Alla luce di questo scenario, francamente desolante, non possiamo escludere che la pop music, per come l’abbiamo conosciuta e amata nel secolo scorso, possa essere un genere ad alto rischio di estinsione. Questo non significa che, nel mare magnum delle produzioni odierne, manchino esempi di qualità. Se non credessi in questo non avrei la forza di occuparmi di musica e men che mai di produrne. Ma bisogna essere onesti con se stessi evitando di raccontarsi favolette rassicuranti … Ciò che sembra davvero svanita è quella spinta vitalistica che un tempo legava l’esperienza musicale a quella sociale in un mutuo scambio capace di caricare il suono di senso, valore e potere identitario.
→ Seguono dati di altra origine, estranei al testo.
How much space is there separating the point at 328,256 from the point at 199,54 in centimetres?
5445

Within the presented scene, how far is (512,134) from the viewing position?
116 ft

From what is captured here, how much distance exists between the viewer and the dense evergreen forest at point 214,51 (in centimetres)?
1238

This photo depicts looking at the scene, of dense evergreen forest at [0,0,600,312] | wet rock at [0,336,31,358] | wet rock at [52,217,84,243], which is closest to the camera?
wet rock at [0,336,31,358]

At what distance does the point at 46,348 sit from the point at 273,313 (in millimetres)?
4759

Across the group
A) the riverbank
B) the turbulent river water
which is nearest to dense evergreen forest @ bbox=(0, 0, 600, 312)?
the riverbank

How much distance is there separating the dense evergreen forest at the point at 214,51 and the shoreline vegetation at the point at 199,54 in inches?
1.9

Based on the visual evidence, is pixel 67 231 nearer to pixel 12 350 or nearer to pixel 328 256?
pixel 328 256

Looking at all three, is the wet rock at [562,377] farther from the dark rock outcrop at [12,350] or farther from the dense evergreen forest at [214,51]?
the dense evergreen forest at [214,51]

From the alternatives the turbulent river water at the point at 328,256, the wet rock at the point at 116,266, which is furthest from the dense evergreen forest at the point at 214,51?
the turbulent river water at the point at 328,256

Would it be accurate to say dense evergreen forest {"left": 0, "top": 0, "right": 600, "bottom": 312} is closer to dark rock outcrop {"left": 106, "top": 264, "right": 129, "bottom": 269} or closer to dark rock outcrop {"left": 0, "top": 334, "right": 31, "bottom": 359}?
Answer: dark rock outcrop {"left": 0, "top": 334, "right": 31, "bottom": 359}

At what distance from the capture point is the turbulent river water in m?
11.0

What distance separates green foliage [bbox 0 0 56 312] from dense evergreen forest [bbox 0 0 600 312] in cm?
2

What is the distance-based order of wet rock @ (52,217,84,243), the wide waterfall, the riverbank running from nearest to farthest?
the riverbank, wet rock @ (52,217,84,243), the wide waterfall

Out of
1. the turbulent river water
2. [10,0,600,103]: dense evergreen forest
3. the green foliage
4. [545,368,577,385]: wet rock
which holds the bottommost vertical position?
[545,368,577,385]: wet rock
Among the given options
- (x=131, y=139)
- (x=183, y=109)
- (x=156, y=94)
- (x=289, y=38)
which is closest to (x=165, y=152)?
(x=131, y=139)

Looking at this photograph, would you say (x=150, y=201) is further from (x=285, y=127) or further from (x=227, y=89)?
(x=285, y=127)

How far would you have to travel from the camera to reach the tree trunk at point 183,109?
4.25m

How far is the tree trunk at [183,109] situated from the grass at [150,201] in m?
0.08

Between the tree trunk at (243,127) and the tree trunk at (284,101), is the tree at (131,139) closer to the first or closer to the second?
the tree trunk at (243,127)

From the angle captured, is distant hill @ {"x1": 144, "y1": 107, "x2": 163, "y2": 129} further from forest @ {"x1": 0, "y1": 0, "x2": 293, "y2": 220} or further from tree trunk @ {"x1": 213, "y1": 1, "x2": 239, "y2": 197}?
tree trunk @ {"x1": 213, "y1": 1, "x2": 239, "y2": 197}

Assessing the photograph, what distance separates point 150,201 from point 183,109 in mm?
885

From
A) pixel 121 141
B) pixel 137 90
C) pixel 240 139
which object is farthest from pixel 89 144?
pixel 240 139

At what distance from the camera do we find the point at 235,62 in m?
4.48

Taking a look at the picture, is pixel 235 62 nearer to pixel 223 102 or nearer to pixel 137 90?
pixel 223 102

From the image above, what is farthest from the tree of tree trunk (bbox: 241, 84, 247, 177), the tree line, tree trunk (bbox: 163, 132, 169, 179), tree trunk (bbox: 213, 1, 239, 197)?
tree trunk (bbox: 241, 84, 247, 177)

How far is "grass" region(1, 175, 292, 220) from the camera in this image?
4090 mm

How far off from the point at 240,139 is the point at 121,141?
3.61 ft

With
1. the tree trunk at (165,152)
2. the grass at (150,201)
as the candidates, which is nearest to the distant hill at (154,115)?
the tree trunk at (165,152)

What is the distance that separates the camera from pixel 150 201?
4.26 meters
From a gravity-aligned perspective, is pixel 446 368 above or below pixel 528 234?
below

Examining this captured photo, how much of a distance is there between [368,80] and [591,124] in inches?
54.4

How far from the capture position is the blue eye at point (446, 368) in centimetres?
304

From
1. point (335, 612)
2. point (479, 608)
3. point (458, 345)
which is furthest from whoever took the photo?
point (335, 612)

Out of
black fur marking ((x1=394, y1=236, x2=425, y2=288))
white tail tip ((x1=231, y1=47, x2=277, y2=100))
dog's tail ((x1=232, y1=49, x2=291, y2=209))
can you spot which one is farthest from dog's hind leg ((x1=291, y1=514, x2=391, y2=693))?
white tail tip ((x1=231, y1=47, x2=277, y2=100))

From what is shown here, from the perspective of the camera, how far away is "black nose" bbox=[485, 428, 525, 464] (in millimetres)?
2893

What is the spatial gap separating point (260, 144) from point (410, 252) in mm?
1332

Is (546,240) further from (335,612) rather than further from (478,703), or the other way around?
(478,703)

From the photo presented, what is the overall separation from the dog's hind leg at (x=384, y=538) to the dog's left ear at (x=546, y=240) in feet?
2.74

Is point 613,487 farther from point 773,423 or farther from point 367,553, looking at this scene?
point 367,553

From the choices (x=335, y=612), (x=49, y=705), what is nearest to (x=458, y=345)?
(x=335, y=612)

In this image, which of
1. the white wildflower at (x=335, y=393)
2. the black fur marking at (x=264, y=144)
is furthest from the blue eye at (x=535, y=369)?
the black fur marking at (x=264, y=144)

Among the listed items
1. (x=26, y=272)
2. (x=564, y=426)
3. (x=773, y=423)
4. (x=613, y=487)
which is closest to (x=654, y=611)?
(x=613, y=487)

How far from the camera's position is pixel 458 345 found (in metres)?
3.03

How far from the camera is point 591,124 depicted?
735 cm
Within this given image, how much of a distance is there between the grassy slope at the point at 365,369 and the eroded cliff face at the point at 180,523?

Il rischio della musealizzazione della cultura pop in toto sta proprio in questo scollamento epocale, nella sclerosi che affliggendo forme e idee ne impedisce la loro rigenerazione creativa e comunicativa. Del resto l’archiviazione museale può riguardare solo ciò che è inerte, cristallizzato, praticamente morto. Nel 2016 chi produce musica lo fa secondo due modalità di massima: c’è chi si infila in un recintino manierista stretto stretto e pare felice così, e chi, intollerante alla logica del wannabe terminale, cerca perlomeno di imprimere una cifra personale, minima o massima che sia, a ciò che fa. Sembra niente, ma ormai la partita si gioca tutta lì. Diversamente, segni di cambiamenti decisivi all’orizzonte, personalmente, non ne vedo, nè mi pare di scorgere le condizioni culturali e sociali che potrebbero renderli possibili. Nonostante ciò, devo confessare che mi sento quasi in colpa quando, “per dare a Cesare quel che è di Cesare”, mi vedo costretto ad includere nella mia personale top ten dei migliori album dell’anno, titoli di ultra settantenni come Scott Walker e sigle attive da oltre trent’anni come Swans, ma tant’è …

Non è una questione di fosco pessimismo e mai vorrei apparire come profeta di sventure, le mie riflessioni vengono da un’analisi del circostante, informata da una coscienza critica che si sforza sempre di esser quanto più possibile vigile. Del resto, a che servirebbe rilasciare dichiarazioni anti-panico simili a quelle di certi nostri governanti: “la crisi è superata. Il peggio è passato. Siamo in salvo”, quando la realtà delle cose è tutt’altra? Anche rifugiarsi nell’illusoria impermeabilità delle micro-nicchie consolandosi con frasi tipo: “c’è quella label indipendente che produce ottime cassette lo-fi noise e quest’altra interessanti vinili post punk di terza generazione” non salverà niente e nessuno. Allo stesso modo, non salverà alcunchè continuare a fare special televisivi sui Beatles, magnificando “l’intramontabile attualità del loro suono”. Tutte manifestazioni di soggettivismo oziosamente inconcludenti, un po’ come quando, posto di fronte al dato statistico dell’aumento vertiginoso dei divorzi, qualcuno commenta: “il mio matrimonio va a gonfie vele, io e mia moglie ci amiamo più adesso di 10 anni fa”. E chi se ne fotte! Io sono il primo ad essere disinteressato al mainstream da MTV culture, non ascolto Beyonce, Justin Timberlake o roba del genere, ma non sono così miope da non vedere che dove cedesse la struttura (economicamente) portante, verrebbe giù l’edificio intero con tutti i suoi inquilini. Quindi, scusatemi, ma non ce la faccio proprio a stare con coloro che fanno finta di niente, godendosi l’ultimo flebile raggio di sole seduti a prua del Titanic. Le storie con happy end fasulli lascio raccontarle a qualcun’altro.